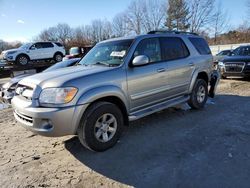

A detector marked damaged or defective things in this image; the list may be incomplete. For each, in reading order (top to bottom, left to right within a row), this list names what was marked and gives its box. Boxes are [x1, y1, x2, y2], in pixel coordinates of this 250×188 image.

suv body damage [11, 31, 219, 151]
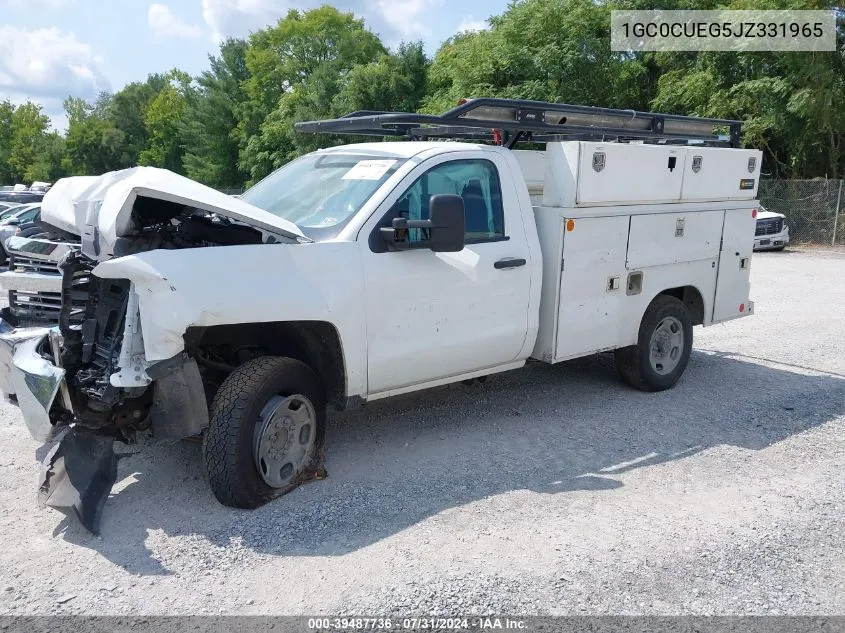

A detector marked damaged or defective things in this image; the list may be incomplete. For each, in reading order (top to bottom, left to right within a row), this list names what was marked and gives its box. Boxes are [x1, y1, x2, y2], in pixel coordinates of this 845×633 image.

crumpled hood [40, 165, 310, 244]
damaged front bumper [0, 320, 66, 440]
crashed front end [0, 165, 306, 532]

**To be done**.
Put the entries above into a two-column CSV with the headers instruction and detections. Give one row per entry with its text and its answer, each in a single quoted field with line breaks turned into spaces, and leave the pictures out.

**Solution to the exercise**.
instruction,detections
"A detector marked damaged or defective things in this image; the list may be incomplete. For each, in reading order (top to bottom, left to right within a row), this list names what was marked and gives its box. Boxes are [x1, y1, x2, y2], in pixel coordinates of this 250×188 image.","suv body damage [11, 31, 219, 151]"
"A detector marked damaged or defective things in this image; the list may be incomplete. For each, in reading order (top to bottom, left to right within a row), this list names what was marked and gives its box. Boxes are [x1, y1, x2, y2], in pixel coordinates of this 845×633 image.","crumpled hood [40, 165, 310, 244] damaged front bumper [0, 320, 66, 440] crashed front end [0, 165, 306, 532]"